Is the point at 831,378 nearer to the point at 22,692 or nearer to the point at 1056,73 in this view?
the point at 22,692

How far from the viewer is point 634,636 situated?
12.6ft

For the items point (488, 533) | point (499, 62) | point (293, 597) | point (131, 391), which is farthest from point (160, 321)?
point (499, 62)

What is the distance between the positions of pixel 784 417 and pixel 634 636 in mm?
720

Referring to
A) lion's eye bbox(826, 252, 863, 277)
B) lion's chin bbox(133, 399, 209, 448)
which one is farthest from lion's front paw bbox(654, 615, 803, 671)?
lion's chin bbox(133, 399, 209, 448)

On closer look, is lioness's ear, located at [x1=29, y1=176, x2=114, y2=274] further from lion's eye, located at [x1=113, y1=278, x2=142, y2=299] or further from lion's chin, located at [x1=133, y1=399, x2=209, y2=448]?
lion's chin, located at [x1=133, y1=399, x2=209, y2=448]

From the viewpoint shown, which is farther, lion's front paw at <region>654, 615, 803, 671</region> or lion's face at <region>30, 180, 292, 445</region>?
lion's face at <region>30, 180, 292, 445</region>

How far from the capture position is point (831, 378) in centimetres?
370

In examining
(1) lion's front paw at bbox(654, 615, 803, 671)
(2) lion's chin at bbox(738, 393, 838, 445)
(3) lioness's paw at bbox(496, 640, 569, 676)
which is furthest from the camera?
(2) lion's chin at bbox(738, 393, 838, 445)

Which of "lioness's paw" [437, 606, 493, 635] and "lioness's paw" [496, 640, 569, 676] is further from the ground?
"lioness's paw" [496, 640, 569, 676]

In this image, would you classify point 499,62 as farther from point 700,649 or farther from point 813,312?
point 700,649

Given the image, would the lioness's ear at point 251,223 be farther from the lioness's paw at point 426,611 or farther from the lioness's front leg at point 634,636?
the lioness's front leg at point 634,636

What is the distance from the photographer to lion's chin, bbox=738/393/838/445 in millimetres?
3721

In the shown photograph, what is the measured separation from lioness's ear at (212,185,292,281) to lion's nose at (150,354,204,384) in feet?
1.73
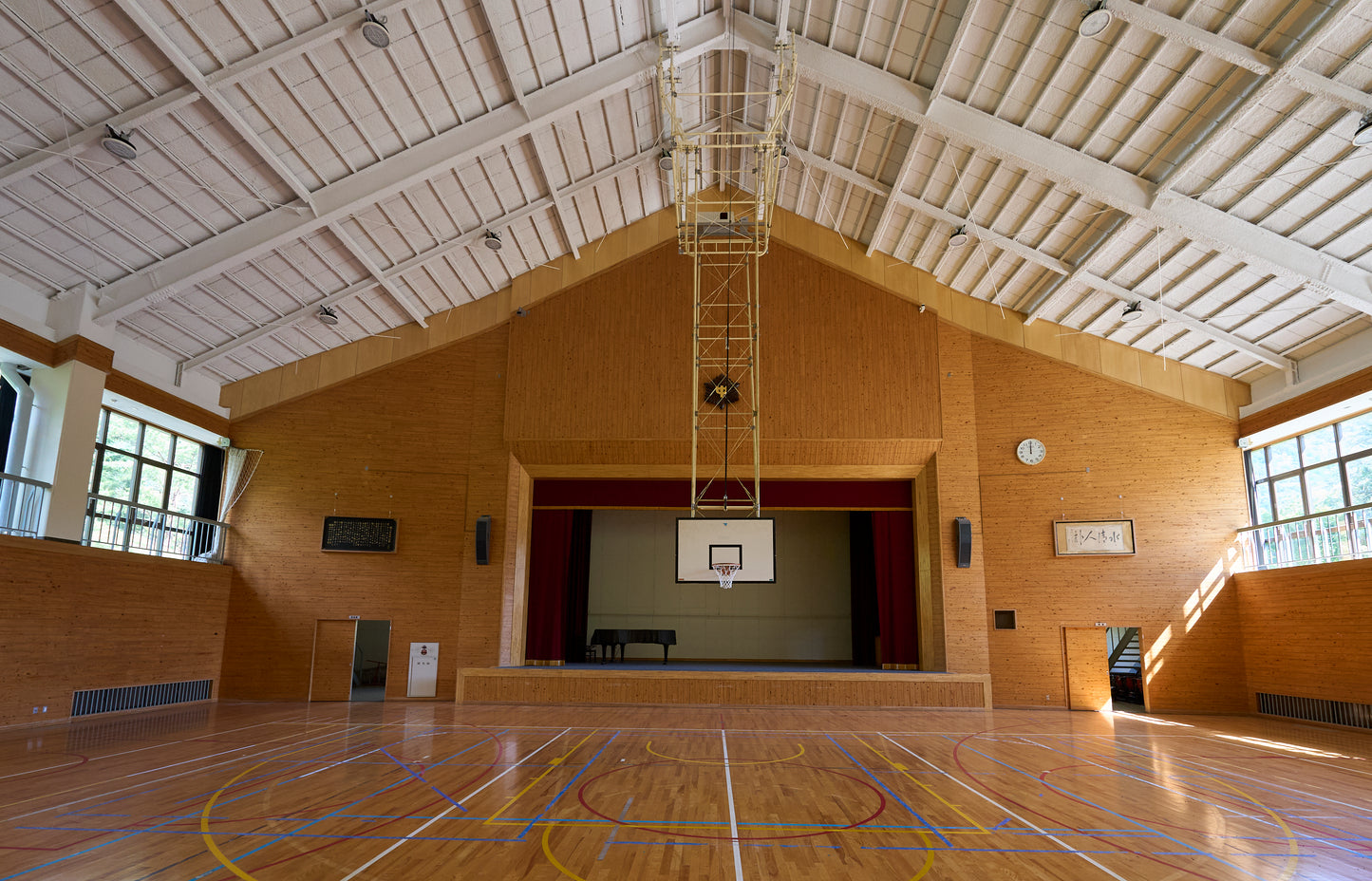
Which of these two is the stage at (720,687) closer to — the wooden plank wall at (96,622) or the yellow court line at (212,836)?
the wooden plank wall at (96,622)

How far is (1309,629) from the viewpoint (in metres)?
14.1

──────────────────────────────

### TASK DESCRIPTION
Put the items above into a two-column CSV with the header input,output, one row per item: the item's text under input and its answer under output. Wrap each field in double quotes, replace any line breaks with spaces, and leave out the pictures.

### RESULT OF THIS TASK
input,output
"Is the point at 831,378 nearer to the point at 22,692 or nearer to the point at 1056,73 in this view?","the point at 22,692"
"How far from the viewer is point 634,636 situated?","12.6ft"
"For the items point (488, 533) | point (499, 62) | point (293, 597) | point (131, 391), which is farthest from point (160, 321)?","point (499, 62)"
"What is the distance between the positions of pixel 784 417 and pixel 634 636 in mm?","720"
"Referring to A) lion's eye bbox(826, 252, 863, 277) B) lion's chin bbox(133, 399, 209, 448) which one is farthest from lion's front paw bbox(654, 615, 803, 671)?","lion's chin bbox(133, 399, 209, 448)"
"On closer look, is lioness's ear, located at [x1=29, y1=176, x2=114, y2=274] further from lion's eye, located at [x1=113, y1=278, x2=142, y2=299] or further from lion's chin, located at [x1=133, y1=399, x2=209, y2=448]?","lion's chin, located at [x1=133, y1=399, x2=209, y2=448]"
"From the viewpoint shown, which is farther, lion's front paw at <region>654, 615, 803, 671</region> or lion's face at <region>30, 180, 292, 445</region>?","lion's face at <region>30, 180, 292, 445</region>"
"How far from the capture position is point (831, 378) in centimetres?","370"
"In examining (1) lion's front paw at bbox(654, 615, 803, 671) (2) lion's chin at bbox(738, 393, 838, 445) (3) lioness's paw at bbox(496, 640, 569, 676) which is furthest from the camera?","(2) lion's chin at bbox(738, 393, 838, 445)"
"Which of ""lioness's paw"" [437, 606, 493, 635] and ""lioness's paw"" [496, 640, 569, 676] is further from the ground?","""lioness's paw"" [496, 640, 569, 676]"
"In this image, would you classify point 499,62 as farther from point 700,649 or farther from point 813,312?","point 700,649"
"Given the image, would the lioness's ear at point 251,223 be farther from the lioness's paw at point 426,611 or farther from the lioness's front leg at point 634,636?","the lioness's front leg at point 634,636"
"What is the distance from the photographer to lion's chin, bbox=738/393/838/445 in millimetres?","3721"
"In the shown photograph, what is the measured separation from lioness's ear at (212,185,292,281) to lion's nose at (150,354,204,384) in feet?","1.73"
"Which of these two is the stage at (720,687) closer to — the wooden plank wall at (96,622) or the yellow court line at (212,836)?","the wooden plank wall at (96,622)"
"How far is (1309,629) from the viewpoint (in metres)?","14.1"